The Urine Wheel
Today, a visit to the doctor sometimes includes a trip to the bathroom with a urine cup. Modern urinalysis, the clinical tests run on a sample to diagnose disease, developed from a much older method called uroscopy. In uroscopy, physicians examined samples of urine not with chemical tests, but with their eyes.
90 mL specimen urine cup
Contemporary urine cups are sterile inside. A seal guarantees that the urine sample won’t get contaminated.
Some of the oldest writing about uroscopy is from the ancient Greek Corpus Hippocraticum, written more than 2,400 years ago. These texts survived, were translated into Latin, and became centrally important to medicine in medieval Europe.
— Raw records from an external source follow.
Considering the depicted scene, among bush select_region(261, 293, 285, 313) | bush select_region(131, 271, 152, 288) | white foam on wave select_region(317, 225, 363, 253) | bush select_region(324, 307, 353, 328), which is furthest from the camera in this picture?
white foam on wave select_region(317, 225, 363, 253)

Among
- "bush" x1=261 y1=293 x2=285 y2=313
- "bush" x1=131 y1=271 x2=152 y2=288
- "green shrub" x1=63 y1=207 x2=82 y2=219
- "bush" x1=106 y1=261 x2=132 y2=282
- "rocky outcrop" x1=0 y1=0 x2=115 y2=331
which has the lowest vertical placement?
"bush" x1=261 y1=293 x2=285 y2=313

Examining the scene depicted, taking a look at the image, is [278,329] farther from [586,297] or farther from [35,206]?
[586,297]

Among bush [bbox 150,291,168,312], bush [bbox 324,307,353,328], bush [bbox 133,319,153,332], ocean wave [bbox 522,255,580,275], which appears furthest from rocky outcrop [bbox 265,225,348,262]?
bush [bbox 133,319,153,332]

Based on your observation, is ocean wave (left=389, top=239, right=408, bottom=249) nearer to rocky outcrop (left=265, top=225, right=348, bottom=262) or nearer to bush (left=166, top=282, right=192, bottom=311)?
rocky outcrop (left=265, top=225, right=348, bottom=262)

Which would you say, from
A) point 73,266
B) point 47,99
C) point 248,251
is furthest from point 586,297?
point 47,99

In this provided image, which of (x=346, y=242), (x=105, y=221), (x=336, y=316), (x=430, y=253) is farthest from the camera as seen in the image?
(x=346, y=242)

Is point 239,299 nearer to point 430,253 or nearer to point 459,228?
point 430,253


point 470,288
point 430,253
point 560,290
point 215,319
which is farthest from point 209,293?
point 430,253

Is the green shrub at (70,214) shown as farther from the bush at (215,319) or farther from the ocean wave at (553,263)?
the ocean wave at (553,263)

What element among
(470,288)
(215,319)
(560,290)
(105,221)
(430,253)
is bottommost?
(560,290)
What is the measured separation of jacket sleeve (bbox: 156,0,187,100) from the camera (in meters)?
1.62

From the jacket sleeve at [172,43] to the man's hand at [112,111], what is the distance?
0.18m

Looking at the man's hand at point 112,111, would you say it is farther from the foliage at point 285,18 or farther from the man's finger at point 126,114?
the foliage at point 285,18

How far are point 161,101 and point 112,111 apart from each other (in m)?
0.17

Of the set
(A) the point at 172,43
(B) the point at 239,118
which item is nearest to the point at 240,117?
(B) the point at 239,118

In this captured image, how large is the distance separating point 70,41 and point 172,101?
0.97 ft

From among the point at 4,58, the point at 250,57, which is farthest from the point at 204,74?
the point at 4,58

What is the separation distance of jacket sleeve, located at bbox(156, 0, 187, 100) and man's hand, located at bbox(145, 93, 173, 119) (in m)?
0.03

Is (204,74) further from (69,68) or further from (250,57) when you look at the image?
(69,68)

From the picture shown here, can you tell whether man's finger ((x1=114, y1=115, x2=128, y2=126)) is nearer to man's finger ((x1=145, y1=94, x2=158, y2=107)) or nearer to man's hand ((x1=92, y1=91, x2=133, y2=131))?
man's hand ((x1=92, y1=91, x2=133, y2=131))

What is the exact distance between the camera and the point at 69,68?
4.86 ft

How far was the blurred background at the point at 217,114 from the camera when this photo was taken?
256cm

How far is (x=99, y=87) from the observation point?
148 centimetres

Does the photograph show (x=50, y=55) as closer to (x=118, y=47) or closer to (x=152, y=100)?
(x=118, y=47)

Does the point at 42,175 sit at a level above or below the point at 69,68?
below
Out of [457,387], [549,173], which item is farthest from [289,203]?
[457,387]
One reason for uroscopy’s popularity may have been that religious laws made it socially unacceptable to directly examine a patient’s body, so doctors had to use other methods—including astrological readings and uroscopy.
A doctor would collect a sample of urine in a glass flask and compare the contents to a urine wheel, a chart divided into 20 different parts, each with a different color of urine and notes about the variations of urine odor and flavor. Using the information from the urine wheel, the doctor would make a diagnosis and suggest treatment.
A physician would have carried this “belt book” on a cord attached to his waist—hence this manuscript’s unusual shape. The book has ten sheets of parchment, each folded several times to fit compactly between the long, narrow covers. It includes calendar information, tables of solar and lunar eclipses, and medical charts.
Medieval European medicine relied on bloodletting and urine analysis, and diagrams about both are reproduced here. The “ymago flebotomie” (phlebotomy image) shows the major veins and what complaints could be treated by bleeding them, and the urine wheel depicts 20 flasks of urine and descriptions of what their differing colors mean. Urine analysis was such an important tool that the urine flask was the visual symbol of a doctor, much like the stethoscope is today.